● **EXERCISE REQUIREMENTS**:
Print, exactly as given, each line of the data from the line containing "What is the distance from" up to and including its last line.

● **PROVIDED INFORMATION**:
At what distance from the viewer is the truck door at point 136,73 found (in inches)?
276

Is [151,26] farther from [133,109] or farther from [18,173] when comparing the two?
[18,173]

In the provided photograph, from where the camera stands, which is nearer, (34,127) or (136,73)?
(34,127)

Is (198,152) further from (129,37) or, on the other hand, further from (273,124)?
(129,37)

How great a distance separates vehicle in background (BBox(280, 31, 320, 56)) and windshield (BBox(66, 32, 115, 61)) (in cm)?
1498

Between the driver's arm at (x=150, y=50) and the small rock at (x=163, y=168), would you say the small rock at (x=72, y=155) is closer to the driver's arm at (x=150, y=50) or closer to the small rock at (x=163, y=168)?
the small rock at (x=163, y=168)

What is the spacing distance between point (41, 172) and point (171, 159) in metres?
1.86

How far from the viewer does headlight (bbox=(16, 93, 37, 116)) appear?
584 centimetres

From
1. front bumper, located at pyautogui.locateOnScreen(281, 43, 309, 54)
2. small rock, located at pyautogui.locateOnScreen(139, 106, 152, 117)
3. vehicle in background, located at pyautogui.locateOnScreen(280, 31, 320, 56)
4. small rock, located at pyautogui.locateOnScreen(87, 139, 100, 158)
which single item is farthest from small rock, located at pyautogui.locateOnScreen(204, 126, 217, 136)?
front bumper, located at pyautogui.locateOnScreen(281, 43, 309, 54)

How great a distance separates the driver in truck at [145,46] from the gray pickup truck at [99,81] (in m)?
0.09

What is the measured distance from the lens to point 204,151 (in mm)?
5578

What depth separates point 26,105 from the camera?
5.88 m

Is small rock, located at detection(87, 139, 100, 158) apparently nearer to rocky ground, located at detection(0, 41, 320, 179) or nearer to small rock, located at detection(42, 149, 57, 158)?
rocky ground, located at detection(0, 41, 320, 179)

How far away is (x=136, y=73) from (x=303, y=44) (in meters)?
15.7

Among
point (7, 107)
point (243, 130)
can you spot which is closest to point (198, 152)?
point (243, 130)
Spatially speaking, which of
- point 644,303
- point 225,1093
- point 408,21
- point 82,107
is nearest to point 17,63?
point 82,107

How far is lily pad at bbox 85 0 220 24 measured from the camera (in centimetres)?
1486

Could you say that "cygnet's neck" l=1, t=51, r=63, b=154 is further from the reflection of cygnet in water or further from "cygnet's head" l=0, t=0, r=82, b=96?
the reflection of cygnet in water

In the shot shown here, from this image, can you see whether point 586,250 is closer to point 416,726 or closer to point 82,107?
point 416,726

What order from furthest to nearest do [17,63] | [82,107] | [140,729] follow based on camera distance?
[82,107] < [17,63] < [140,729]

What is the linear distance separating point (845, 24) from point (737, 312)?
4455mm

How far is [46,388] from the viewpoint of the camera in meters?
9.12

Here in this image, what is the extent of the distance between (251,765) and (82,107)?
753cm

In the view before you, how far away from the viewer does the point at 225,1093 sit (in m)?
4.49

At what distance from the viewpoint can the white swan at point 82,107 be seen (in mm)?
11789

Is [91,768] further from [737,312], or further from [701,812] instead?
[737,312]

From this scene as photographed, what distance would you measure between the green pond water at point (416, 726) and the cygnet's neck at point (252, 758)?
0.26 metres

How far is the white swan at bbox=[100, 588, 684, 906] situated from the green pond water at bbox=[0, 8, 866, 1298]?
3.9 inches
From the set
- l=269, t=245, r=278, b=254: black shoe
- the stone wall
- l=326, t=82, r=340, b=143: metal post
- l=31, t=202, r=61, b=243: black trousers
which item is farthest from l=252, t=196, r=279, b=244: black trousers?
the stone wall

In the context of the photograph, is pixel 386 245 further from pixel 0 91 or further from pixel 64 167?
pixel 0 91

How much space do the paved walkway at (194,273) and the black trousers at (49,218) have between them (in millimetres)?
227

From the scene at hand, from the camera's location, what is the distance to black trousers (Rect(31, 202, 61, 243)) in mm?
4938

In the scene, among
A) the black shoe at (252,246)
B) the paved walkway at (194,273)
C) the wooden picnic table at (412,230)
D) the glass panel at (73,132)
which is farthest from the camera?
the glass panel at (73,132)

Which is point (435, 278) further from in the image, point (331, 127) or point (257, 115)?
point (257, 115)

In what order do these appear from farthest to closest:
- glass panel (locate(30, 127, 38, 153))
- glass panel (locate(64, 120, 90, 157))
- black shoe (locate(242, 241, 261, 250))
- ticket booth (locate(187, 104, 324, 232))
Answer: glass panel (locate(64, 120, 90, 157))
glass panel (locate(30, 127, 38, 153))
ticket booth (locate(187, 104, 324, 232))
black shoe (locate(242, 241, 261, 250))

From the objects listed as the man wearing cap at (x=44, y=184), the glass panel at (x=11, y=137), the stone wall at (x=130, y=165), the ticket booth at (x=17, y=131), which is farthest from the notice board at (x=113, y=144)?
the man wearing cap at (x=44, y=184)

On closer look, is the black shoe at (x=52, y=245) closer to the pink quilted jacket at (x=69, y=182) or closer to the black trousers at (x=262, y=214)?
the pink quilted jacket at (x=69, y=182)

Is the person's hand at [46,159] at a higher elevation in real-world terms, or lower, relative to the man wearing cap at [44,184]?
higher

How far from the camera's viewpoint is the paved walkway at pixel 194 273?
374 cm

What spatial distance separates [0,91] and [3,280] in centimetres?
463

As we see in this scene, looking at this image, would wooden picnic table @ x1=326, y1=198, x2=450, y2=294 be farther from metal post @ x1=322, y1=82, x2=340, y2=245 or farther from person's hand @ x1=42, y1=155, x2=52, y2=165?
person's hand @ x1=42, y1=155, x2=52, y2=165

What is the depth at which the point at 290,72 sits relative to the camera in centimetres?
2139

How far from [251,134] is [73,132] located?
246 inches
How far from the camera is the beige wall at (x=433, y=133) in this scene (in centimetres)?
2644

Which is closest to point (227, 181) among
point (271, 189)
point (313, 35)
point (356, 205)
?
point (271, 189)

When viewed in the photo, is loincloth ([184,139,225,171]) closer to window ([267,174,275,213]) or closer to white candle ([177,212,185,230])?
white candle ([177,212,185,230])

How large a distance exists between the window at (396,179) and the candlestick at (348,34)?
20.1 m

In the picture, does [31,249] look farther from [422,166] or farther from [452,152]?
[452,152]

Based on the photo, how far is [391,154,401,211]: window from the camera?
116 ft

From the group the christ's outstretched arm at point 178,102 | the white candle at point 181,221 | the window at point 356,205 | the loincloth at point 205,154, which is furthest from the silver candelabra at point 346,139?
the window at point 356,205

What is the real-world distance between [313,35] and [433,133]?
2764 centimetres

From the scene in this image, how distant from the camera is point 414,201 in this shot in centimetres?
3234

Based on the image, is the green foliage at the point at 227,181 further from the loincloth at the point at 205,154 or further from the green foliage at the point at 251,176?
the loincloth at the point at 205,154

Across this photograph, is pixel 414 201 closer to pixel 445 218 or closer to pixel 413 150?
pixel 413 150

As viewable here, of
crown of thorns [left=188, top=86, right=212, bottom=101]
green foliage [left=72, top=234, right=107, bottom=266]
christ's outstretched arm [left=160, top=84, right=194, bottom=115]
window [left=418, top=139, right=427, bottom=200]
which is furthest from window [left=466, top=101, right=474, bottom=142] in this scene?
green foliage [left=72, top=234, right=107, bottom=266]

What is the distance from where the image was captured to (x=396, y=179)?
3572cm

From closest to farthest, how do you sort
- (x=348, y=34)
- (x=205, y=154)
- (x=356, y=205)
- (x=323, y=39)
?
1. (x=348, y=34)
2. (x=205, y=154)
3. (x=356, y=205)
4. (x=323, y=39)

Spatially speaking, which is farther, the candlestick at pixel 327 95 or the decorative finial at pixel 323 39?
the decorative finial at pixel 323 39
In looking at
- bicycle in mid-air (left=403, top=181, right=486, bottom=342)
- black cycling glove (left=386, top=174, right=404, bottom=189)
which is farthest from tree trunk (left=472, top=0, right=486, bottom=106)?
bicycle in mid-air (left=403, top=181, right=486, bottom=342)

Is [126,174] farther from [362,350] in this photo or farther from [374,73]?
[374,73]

● **RESULT FOR THIS EXERCISE**:
What is the distance from where the image was captured to (x=396, y=179)?
3572cm

From closest to farthest, how do you sort
- (x=348, y=34)
- (x=205, y=154)
- (x=356, y=205)
- (x=323, y=39)
?
1. (x=348, y=34)
2. (x=205, y=154)
3. (x=356, y=205)
4. (x=323, y=39)

Spatially speaking, which is farther, the candlestick at pixel 327 95 or the decorative finial at pixel 323 39?
the decorative finial at pixel 323 39
In looking at
- bicycle in mid-air (left=403, top=181, right=486, bottom=342)
- black cycling glove (left=386, top=174, right=404, bottom=189)
which is farthest from tree trunk (left=472, top=0, right=486, bottom=106)?
bicycle in mid-air (left=403, top=181, right=486, bottom=342)

Is [126,174] farther from [362,350] in this photo or farther from [374,73]?
[374,73]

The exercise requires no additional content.